Certainly! Here's a step-by-step approach to go from tokenizations to cosine similarity scores using TF-IDF vectors:

  1. Convert tokenizations into bag-of-words token counts.
  2. Convert bag-of-words counts into TF-IDF vectors.
  3. Compute the cosine similarity between documents.

For this example, I'll be using the scikit-learn library. If you haven't installed it yet, you can do so with:

pip install scikit-learn

Here's a Python code example:

from sklearn.feature_extraction.text import TfidfVectorizer
from sklearn.metrics.pairwise import cosine_similarity

# Assuming you have the texts tokenized like this (just for demonstration):
tokenized_texts = [
    [1, 2, 3, 4, 5],
    [2, 3, 4, 6, 7],
    [1, 3, 4, 8, 9]
]

# Convert token IDs back to strings (or words) to work with TfidfVectorizer
# In practice, you might have a mapping from token IDs to words.
# For this example, I'm simply converting the numbers to strings.
texts = [' '.join(map(str, text)) for text in tokenized_texts]

# Convert tokenized texts into TF-IDF vectors
tfidf_vectorizer = TfidfVectorizer(use_idf=True)
tfidf_matrix = tfidf_vectorizer.fit_transform(texts)

# Compute the cosine similarity between texts
cosine_sim = cosine_similarity(tfidf_matrix)

print(cosine_sim)

Here's a breakdown of the steps:

  • We first convert the tokenized texts into plain texts.

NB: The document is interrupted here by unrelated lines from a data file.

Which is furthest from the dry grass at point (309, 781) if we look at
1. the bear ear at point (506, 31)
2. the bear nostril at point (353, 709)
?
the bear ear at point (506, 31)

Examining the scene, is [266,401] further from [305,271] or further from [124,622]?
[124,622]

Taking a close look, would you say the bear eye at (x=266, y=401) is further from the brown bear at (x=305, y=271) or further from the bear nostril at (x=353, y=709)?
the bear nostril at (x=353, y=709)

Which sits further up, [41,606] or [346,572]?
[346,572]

In practice, you might have a mapping from your token IDs to actual words. For the sake of simplicity, I just converted the numbers to strings.
  • TfidfVectorizer from scikit-learn is used to convert the texts into TF-IDF vectors.
  • Finally, the cosine_similarity function from scikit-learn computes the cosine similarity between these vectors.

This will give you a matrix of cosine similarity scores, where each row and column correspond to a text, and the value at (i, j) is the cosine similarity score between text i and text j.

Stop Words / Long Tail

tfidf_vectorizer = TfidfVectorizer(stop_words='english', max_df=0.85, min_df=2)

Fixed Vocabulary

You can fit a TfidfVectorizer on a set of documents to define the term mapping (vocabulary) and then use that same mapping for future documents without refitting. This is especially useful when you want to ensure the same feature representation is used for both your training and test datasets or any subsequent datasets.

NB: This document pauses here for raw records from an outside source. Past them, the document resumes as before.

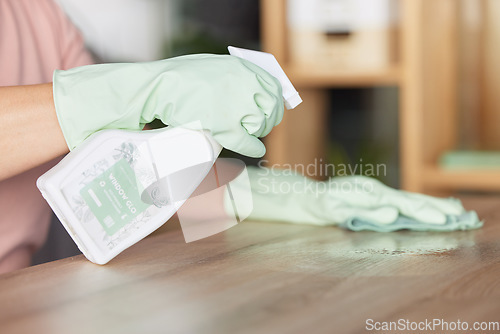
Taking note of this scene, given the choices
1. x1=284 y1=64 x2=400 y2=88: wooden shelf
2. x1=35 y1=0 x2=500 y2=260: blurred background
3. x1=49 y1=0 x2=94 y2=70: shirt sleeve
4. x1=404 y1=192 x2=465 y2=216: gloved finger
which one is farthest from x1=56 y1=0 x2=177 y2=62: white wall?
x1=404 y1=192 x2=465 y2=216: gloved finger

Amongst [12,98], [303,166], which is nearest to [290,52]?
[303,166]

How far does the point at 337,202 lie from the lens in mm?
945

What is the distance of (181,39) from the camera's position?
1.98 m

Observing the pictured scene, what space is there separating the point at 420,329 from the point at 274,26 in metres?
1.60

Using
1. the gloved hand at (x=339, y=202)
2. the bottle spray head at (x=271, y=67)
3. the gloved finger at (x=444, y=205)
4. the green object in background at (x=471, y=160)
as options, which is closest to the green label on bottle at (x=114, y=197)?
the bottle spray head at (x=271, y=67)

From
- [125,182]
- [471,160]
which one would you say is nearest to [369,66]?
[471,160]

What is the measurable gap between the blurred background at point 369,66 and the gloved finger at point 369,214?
3.18 feet

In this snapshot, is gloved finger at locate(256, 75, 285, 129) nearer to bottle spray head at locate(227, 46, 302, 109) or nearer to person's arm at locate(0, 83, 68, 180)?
bottle spray head at locate(227, 46, 302, 109)

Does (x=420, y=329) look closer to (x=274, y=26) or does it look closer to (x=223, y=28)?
(x=274, y=26)

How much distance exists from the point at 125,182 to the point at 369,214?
0.40 m

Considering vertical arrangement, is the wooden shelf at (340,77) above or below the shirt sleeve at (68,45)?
below

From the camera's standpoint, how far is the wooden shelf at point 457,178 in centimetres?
182

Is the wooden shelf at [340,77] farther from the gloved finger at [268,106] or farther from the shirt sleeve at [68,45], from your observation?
the gloved finger at [268,106]

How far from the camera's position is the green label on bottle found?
0.66m
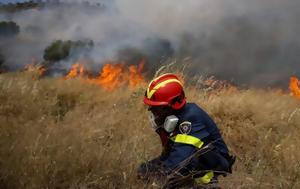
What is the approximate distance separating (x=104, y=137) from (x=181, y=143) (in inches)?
51.5

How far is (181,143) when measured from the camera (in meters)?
3.78

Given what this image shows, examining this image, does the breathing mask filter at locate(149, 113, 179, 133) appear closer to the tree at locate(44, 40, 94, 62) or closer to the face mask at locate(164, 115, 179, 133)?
the face mask at locate(164, 115, 179, 133)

1. Fit the TfidfVectorizer on the Initial Set of Documents

This will determine the vocabulary based on the provided documents.

from sklearn.feature_extraction.text import TfidfVectorizer

# Initial set of documents
initial_docs = ["This is a sample document.", "Another example document.", "Yet another example."]

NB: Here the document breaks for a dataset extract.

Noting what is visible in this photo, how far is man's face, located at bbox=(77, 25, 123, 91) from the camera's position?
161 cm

# Initialize and fit the vectorizer
tfidf_vectorizer = TfidfVectorizer(stop_words='english')
tfidf_matrix_initial = tfidf_vectorizer.fit_transform(initial_docs)

2. Transform Future Documents Using the Same Vocabulary

After fitting on the initial set of documents, you can transform new/future documents using the transform method without refitting the vectorizer. The vocabulary remains fixed, and any new terms in the future documents that are not in the initial vocabulary will be ignored.

# Future set of documents
future_docs = ["This is a new document.", "Some other sample text.", "A completely different example."]

# Transform future documents using the existing vocabulary
tfidf_matrix_future = tfidf_vectorizer.transform(future_docs)

Any new terms in the future documents that are not present in the initial vocabulary will simply be ignored during the transformation.